Begini Cara Menjaga Kesehatan Agar Tidak Mudah Sakit Di Musim Hujan

Celer.my.id – Musim hujan sering kali membuat banyak orang rentan terhadap gangguan kesehatan, termasuk flu, batuk, diare, serta penyakit yang ditularkan melalui nyamuk seperti demam berdarah.

Perubahan suhu dan kelembapan udara bisa menurunkan daya tahan tubuh bila pola hidup tidak dijaga dengan baik.

Menjaga sistem imun menjadi langkah pertama yang penting dilakukan. Konsumsi makanan bergizi seimbang seperti sayur hijau, buah-buahan kaya vitamin C, serta sumber protein yang cukup dapat membantu tubuh tetap kuat menghadapi perubahan cuaca.

Selain itu, memperbanyak minum air putih dan minuman hangat seperti jahe atau teh herbal juga membantu menjaga suhu tubuh tetap stabil.

Istirahat yang cukup tak kalah penting.

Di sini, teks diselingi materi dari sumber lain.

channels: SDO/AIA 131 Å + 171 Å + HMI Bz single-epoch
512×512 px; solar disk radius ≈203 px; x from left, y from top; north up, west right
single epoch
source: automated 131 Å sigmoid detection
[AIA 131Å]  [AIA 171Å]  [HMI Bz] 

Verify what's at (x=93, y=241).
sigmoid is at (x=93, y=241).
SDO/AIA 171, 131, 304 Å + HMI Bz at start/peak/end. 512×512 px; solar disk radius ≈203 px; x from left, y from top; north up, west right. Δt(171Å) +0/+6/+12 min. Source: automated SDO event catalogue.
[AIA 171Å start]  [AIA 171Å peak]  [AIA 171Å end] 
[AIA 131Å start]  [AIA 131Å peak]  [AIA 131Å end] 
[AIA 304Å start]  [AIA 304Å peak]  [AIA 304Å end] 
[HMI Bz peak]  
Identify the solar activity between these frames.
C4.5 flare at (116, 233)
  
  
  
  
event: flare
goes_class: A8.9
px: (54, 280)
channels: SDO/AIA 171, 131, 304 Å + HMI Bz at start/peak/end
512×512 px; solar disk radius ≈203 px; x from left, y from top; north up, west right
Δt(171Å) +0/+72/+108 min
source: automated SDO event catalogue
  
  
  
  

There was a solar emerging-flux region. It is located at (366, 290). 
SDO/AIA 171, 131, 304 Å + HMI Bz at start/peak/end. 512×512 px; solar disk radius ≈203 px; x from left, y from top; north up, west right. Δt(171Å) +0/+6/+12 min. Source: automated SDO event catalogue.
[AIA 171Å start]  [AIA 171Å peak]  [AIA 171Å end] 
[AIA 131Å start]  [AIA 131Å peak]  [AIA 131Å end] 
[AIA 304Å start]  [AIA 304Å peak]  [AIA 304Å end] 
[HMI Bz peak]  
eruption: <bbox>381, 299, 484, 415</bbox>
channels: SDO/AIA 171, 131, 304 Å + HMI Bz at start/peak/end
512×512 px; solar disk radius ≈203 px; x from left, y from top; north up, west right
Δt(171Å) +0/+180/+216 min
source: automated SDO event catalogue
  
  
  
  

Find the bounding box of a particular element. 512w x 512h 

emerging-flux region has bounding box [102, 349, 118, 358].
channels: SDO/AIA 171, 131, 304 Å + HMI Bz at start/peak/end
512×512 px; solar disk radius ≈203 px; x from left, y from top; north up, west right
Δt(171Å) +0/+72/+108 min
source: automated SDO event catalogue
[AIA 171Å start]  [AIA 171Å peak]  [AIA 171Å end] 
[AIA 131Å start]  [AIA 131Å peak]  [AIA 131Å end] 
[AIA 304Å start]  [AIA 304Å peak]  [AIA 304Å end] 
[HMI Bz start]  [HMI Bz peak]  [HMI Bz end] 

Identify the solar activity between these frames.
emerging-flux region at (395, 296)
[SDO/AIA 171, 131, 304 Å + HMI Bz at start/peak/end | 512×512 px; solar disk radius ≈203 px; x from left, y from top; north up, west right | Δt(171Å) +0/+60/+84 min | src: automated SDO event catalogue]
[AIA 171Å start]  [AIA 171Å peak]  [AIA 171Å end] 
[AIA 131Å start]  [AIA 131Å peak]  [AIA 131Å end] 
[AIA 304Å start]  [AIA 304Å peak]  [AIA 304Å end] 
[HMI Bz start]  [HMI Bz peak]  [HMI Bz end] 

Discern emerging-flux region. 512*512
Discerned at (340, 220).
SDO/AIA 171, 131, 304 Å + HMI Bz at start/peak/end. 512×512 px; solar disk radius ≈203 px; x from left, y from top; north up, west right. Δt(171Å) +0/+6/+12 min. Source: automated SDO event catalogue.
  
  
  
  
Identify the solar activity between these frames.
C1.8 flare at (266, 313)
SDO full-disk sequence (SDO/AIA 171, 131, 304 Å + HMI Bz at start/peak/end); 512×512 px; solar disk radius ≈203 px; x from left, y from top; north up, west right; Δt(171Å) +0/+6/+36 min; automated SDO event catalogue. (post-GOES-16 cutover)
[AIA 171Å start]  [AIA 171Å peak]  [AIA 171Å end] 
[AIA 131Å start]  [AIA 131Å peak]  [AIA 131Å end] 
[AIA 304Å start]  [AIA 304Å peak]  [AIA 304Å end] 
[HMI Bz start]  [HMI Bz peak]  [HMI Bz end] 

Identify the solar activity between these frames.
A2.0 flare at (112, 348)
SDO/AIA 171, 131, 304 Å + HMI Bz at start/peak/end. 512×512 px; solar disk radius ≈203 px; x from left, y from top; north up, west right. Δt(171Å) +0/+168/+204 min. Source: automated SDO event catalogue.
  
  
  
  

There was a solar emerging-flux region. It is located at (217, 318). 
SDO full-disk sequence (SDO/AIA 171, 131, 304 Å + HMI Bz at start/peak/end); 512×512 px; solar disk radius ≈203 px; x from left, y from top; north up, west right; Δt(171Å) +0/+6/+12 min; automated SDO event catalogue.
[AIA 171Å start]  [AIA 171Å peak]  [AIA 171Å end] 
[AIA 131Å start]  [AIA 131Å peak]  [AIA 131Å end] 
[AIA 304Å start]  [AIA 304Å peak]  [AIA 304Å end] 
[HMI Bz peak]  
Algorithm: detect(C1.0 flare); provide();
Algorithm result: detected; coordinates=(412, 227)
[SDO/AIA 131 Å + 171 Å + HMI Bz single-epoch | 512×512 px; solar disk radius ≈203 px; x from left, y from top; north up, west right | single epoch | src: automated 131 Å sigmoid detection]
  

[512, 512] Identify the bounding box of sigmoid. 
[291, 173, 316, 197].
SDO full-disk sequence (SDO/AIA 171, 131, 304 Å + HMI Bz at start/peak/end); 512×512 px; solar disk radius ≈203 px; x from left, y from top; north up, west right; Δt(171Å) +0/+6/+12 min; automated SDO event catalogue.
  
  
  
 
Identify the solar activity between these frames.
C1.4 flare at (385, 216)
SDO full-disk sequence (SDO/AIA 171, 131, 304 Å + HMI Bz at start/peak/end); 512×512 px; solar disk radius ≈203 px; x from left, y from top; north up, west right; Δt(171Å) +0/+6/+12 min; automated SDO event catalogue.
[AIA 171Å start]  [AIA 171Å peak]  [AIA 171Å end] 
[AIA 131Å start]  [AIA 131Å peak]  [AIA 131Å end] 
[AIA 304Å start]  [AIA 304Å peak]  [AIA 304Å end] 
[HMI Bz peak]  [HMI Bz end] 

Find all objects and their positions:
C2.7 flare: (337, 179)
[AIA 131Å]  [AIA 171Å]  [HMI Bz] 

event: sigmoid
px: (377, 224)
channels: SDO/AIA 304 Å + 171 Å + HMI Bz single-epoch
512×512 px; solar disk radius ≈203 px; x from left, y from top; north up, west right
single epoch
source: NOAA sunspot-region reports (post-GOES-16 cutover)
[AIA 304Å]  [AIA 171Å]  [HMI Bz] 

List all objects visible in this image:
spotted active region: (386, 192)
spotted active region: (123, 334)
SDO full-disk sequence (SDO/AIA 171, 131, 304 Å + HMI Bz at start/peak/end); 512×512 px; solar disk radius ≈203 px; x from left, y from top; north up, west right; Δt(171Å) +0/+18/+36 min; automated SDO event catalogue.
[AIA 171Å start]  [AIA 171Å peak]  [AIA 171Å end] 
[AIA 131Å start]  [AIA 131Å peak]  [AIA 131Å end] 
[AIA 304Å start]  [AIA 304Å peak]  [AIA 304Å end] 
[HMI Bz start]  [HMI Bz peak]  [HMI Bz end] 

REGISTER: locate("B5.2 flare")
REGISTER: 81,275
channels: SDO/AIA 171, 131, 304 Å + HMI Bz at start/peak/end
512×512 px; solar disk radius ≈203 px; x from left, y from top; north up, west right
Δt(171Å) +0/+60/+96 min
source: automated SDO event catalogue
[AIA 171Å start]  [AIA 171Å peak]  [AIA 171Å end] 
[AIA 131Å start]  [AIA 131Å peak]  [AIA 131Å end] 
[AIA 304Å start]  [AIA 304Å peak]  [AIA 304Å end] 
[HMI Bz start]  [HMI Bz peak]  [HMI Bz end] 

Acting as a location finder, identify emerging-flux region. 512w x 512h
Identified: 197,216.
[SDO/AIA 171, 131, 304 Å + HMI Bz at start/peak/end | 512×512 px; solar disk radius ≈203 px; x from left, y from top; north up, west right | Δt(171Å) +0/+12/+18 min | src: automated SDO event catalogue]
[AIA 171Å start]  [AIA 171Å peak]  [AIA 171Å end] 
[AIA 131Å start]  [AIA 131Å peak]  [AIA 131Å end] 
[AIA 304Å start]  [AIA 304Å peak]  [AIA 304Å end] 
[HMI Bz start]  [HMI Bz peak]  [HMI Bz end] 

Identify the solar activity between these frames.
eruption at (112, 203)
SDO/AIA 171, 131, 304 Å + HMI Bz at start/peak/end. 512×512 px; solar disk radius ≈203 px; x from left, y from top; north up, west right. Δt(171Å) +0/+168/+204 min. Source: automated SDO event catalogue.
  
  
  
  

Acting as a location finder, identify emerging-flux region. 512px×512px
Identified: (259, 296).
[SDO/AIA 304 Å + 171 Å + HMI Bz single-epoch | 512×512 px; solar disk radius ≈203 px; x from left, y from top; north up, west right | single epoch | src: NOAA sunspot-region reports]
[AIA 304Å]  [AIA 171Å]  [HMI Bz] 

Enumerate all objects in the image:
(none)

Orang dewasa disarankan tidur selama 7 hingga 9 jam setiap malam agar proses regenerasi sel dan pemulihan tubuh berjalan optimal.

Kurang tidur dapat menurunkan imunitas sehingga tubuh lebih mudah terpapar virus dan bakteri.

kebersihan diri harus lebih diperhatikan saat musim hujan. Mencuci tangan menggunakan sabun dan air mengalir setidaknya 20 detik sebelum makan dan setelah beraktivitas di luar rumah terbukti efektif mencegah penularan penyakit.

Jika tidak tersedia air dan sabun, penggunaan hand sanitizer bisa menjadi alternatif.

Masyarakat juga dianjurkan untuk segera mengganti pakaian basah setelah kehujanan. Pakaian yang lembap dapat memicu pertumbuhan jamur dan bakteri, serta membuat suhu tubuh turun drastis.

Mandi air hangat setelah terpapar hujan juga dapat membantu tubuh kembali hangat dan bersih dari kuman.

Meski cuaca kurang bersahabat, aktivitas fisik tetap perlu dilakukan. Olahraga ringan di dalam rumah seperti peregangan, yoga, atau latihan kardio sederhana selama 30 menit per hari dapat menjaga kebugaran dan memperkuat daya tahan tubuh.

Menjaga kebersihan lingkungan menjadi langkah krusial untuk mencegah penyebaran penyakit, terutama demam berdarah.

Genangan air di sekitar rumah harus segera dibersihkan karena dapat menjadi tempat berkembang biaknya nyamuk. Langkah 3M, yakni menguras, menutup, dan mengubur barang bekas yang berpotensi menampung air, tetap relevan diterapkan.

Hindari konsumsi makanan yang kurang higienis, terutama yang dijual di tempat terbuka saat cuaca lembap. Pastikan makanan dimasak hingga matang sempurna untuk mengurangi risiko gangguan pencernaan.

Dengan menerapkan pola hidup sehat, menjaga kebersihan diri dan lingkungan, serta memperhatikan asupan gizi, risiko terserang penyakit di musim hujan dapat ditekan.

Kesadaran untuk menjaga kesehatan sejak dini menjadi kunci agar aktivitas sehari-hari tetap berjalan lancar meski hujan turun hampir setiap hari.